## 1. **Why Kernels?**

* Linear SVM works only when data is *linearly separable*.
* But what if classes are arranged in a circle, spiral, or any nonlinear shape?
  → A straight hyperplane won’t cut it.

💡 Trick: Instead of working in the original feature space, **map data into a higher-dimensional space** where it becomes linearly separable.

But explicitly computing this mapping can be expensive (even infinite-dimensional!).

That’s where kernels come in.

---

## 2. **Kernel Trick**

A **kernel function** computes the inner product in some higher-dimensional space *without ever computing the mapping explicitly*.

Mathematically:

$$
K(x_i, x_j) = \phi(x_i)^T \phi(x_j)
$$

* $\phi(x)$ = mapping to higher-dim space
* $K(x_i, x_j)$ = kernel function (efficient shortcut)

This allows SVM to learn nonlinear boundaries **without heavy computation**.

---

## 3. **Common Kernels**

Here are the most popular ones:

### 🔹 (a) Linear Kernel

$$
K(x_i, x_j) = x_i^T x_j
$$

This formula defines the **linear kernel**. It simply computes the dot product between two input vectors $x_i$ and $x_j$. In the context of SVMs, using this kernel means no transformation is applied to the data—the classifier tries to find a straight-line (or hyperplane) boundary in the original feature space.
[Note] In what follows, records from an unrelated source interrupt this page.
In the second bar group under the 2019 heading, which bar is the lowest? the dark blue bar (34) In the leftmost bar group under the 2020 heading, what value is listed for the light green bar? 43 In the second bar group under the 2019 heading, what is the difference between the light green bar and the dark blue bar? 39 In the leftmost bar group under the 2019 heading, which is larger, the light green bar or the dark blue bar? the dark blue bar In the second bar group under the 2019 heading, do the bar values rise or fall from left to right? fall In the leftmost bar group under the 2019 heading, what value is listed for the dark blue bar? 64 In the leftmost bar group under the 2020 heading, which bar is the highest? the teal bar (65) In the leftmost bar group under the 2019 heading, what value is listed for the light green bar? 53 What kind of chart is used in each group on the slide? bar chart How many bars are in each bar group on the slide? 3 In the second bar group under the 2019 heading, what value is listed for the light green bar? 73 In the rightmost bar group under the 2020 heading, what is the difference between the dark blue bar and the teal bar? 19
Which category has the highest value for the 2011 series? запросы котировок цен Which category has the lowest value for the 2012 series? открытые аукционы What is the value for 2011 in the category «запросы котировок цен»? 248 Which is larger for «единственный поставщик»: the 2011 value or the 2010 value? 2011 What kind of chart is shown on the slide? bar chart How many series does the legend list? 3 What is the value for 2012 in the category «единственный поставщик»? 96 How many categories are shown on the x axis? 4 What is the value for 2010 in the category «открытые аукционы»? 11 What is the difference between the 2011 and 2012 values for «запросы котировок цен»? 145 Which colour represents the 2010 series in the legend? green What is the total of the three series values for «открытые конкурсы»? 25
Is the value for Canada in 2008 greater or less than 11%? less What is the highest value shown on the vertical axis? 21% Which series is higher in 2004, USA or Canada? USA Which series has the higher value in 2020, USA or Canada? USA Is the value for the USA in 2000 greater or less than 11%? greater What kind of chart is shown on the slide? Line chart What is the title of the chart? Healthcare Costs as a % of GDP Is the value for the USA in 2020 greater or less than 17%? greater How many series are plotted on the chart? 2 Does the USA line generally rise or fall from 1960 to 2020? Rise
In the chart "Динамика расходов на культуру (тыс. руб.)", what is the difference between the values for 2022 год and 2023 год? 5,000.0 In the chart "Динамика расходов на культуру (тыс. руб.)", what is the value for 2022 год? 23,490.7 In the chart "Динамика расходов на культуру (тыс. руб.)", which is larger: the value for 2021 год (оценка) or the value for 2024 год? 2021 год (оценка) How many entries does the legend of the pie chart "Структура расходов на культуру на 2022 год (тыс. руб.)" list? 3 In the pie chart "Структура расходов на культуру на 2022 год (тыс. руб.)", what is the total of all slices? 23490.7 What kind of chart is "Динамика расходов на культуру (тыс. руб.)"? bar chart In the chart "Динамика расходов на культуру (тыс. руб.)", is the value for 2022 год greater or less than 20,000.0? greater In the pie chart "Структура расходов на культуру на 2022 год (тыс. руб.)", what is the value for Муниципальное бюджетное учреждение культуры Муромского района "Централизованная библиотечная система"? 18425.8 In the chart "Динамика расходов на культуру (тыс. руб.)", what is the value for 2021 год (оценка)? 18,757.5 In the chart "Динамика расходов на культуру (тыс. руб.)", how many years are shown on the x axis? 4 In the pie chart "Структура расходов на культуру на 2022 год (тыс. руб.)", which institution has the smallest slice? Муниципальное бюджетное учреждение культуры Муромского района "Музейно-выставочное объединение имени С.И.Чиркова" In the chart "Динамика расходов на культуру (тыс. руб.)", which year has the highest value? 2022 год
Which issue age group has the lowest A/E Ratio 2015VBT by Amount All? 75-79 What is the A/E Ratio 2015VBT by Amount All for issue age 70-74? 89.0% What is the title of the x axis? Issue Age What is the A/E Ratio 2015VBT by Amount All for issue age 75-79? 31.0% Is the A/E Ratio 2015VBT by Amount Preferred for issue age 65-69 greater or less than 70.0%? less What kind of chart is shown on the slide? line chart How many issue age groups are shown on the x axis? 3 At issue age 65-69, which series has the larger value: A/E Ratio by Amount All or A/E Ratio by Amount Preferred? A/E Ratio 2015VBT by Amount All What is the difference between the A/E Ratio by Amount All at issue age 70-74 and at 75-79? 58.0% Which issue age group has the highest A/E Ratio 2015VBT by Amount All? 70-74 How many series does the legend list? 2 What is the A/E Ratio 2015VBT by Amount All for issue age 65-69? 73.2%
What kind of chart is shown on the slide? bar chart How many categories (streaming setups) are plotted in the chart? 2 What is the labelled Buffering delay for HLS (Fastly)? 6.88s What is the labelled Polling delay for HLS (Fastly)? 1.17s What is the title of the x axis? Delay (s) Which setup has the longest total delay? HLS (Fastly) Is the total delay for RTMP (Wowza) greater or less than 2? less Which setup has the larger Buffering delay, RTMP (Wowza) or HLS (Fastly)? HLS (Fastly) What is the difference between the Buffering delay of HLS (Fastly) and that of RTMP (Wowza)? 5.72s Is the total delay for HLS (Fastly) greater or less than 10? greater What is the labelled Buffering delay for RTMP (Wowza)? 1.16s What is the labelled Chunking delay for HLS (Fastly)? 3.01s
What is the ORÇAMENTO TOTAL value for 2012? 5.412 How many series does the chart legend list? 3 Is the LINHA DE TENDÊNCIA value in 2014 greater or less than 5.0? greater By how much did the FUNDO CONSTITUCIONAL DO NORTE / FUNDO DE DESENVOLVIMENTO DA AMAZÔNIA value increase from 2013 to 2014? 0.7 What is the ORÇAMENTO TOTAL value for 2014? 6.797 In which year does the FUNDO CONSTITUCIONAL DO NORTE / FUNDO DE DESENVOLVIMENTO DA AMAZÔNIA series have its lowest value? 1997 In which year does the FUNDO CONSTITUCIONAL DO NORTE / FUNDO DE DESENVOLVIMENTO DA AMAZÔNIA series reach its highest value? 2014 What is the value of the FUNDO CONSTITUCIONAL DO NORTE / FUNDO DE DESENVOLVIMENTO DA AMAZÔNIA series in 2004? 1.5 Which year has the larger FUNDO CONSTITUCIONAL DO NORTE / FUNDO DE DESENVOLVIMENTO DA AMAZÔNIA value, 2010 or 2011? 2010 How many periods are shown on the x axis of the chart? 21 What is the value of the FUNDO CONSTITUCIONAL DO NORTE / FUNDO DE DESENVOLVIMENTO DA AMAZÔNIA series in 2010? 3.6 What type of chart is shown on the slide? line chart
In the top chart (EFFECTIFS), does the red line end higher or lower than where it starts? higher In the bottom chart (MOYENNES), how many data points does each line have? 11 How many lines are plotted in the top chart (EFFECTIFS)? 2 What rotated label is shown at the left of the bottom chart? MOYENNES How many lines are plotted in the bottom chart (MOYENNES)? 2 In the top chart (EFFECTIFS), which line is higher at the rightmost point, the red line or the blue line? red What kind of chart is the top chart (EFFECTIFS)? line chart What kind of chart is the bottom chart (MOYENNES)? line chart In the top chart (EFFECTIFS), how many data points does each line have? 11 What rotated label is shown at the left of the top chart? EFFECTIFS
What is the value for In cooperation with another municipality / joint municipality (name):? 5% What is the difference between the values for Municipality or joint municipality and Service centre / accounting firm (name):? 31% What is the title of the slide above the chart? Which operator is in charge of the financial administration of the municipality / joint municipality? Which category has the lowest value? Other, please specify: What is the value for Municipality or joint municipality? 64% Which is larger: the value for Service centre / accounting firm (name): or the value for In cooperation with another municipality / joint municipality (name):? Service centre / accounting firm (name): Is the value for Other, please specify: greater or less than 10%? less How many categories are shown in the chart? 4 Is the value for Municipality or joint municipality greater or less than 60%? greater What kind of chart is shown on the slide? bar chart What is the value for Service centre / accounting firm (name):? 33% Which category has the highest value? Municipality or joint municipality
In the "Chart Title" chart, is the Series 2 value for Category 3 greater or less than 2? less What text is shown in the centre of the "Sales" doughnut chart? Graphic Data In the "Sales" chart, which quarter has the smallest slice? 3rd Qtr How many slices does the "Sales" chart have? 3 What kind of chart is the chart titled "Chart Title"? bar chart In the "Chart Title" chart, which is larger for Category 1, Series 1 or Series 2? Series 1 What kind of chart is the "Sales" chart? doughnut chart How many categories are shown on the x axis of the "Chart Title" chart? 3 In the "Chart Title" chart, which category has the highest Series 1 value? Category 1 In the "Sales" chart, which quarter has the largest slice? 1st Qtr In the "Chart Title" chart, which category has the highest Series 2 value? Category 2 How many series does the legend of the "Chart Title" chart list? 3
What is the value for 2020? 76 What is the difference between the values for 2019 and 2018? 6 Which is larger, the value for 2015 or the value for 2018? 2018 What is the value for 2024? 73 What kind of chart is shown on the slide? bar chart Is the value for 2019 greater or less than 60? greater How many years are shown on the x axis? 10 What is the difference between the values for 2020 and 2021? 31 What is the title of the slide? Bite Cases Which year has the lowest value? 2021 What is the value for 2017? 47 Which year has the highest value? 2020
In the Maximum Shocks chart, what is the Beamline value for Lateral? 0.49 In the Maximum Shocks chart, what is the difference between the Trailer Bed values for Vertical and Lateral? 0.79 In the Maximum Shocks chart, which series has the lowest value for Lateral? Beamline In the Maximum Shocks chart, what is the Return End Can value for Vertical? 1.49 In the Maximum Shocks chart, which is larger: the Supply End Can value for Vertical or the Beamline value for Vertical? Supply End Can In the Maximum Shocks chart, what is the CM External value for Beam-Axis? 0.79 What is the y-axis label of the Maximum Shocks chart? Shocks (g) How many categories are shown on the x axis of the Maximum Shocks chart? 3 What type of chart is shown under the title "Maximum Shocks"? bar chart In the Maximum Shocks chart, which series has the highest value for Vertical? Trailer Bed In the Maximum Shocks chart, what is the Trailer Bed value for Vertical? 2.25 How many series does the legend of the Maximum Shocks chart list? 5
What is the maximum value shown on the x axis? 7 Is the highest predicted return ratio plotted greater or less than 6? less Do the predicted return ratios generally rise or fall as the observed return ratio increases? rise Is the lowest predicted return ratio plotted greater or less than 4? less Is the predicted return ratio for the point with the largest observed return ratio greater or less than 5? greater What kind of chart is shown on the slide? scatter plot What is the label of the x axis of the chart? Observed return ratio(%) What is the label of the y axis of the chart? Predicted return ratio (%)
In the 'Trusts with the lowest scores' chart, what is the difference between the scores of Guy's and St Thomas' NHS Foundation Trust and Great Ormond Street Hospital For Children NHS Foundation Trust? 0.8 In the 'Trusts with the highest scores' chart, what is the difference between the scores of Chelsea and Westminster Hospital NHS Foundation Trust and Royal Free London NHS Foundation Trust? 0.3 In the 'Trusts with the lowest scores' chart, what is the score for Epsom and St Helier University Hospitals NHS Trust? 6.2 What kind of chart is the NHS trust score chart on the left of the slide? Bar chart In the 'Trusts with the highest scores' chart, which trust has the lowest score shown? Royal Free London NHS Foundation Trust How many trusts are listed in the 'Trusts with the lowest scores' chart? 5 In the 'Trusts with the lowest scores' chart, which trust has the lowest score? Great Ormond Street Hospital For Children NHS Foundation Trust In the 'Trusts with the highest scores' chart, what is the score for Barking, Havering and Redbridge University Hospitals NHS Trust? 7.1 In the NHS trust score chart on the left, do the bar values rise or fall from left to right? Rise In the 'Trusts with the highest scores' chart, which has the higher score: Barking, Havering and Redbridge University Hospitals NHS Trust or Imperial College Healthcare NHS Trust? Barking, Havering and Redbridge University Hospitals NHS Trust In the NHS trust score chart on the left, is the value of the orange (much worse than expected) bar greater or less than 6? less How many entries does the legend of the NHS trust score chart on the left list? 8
This is equivalent to the standard linear SVM.

* No transformation, just the dot product.
* Same as linear SVM.
  ✅ Use when features are already linearly separable.

![image.png](attachment:image.png)


---

### 🔹 (b) Polynomial Kernel

$$
K(x_i, x_j) = (x_i^T x_j + c)^d
$$

* $x_i, x_j$: Input feature vectors.
* $x_i^T x_j$: Dot product between $x_i$ and $x_j$.
* $c$: A constant that trades off the influence of higher-order versus lower-order terms (controls flexibility).
* $d$: The degree of the polynomial (controls the complexity of the decision boundary).

* Expands features into polynomials of degree $d$.
* Example: in 2D, a quadratic kernel lets SVM draw circles, ellipses, etc.
  ✅ Useful when interactions between features matter.

![image.png](attachment:image.png)
---

### 🔹 (c) Radial Basis Function (RBF) / Gaussian Kernel (Default)

$$
K(x_i, x_j) = \exp\left(-\frac{\|x_i - x_j\|^2}{2\sigma^2}\right)
$$

* $x_i, x_j$: Input feature vectors.
* $\|x_i - x_j\|^2$: Squared Euclidean distance between $x_i$ and $x_j$.
* $\sigma$: Controls the width of the Gaussian (how far the influence of a single training example reaches).
* $\exp$: Exponential function.

* Measures similarity based on distance.
* Points closer together have high kernel value.
* Creates very flexible, nonlinear boundaries.
  ✅ Most popular kernel when you don’t know the data shape.

![alt text](https://github.com/svgoudar/My-Data-Science-Roadmap/blob/main/ML/Supervised%20Learning/Regression/4.Support%20Vector%20Machine/image.png?raw=1)

* K ~ 1 -- > High similarity
* K ~ 0 -- > Low similarity

---

### 🔹 (d) Sigmoid Kernel

$$
K(x_i, x_j) = \tanh(\alpha x_i^T x_j + c)
$$

* $x_i, x_j$: Input feature vectors.
* $x_i^T x_j$: Dot product between $x_i$ and $x_j$.
* $\alpha$: Slope parameter (controls the "steepness" of the sigmoid).
* $c$: Intercept parameter (shifts the function left/right).
* $\tanh$: Hyperbolic tangent function (squashes values between -1 and 1).

* Similar to neural networks’ activation.
* Less common, not always positive semi-definite.

![image-2.png](attachment:image-2.png)
---

## 4. **How Kernels Affect Decision Boundary**

* Linear kernel → straight line.
* Polynomial kernel → curved surfaces (parabolas, circles, etc.).
* RBF kernel → very flexible, can carve complex shapes.

---

## 5. **Choosing the Right Kernel**

* **Linear kernel**: many features, but linearly separable.
* **Polynomial kernel**: medium complexity, feature interactions.
* **RBF kernel**: general-purpose, works well in most cases.
* **Sigmoid**: rarely used today (neural nets do it better).

---

## 6. **SVM with Kernel Decision Function**

Final classifier is:

$$
f(x) = \text{sign}\Big( \sum_i \alpha_i y_i K(x_i, x) + b \Big)
$$

**Where:**
- $x$: The input vector to classify.
- $x_i$: The $i$-th support vector from the training set.
- $\alpha_i$: Learned weight for the $i$-th support vector (from training).
- $y_i$: Label (+1 or -1) of the $i$-th support vector.
- $K(x_i, x)$: Kernel function measuring similarity between $x_i$ and $x$.
- $b$: Bias term (intercept).
- $\text{sign}(\cdot)$: Returns +1 or -1, indicating the predicted class.

So only support vectors + kernel function are needed at prediction time.

---

👉 In short: **Kernels let SVM "bend" the decision boundary by secretly lifting data into higher dimensions, but only doing math in the original space.**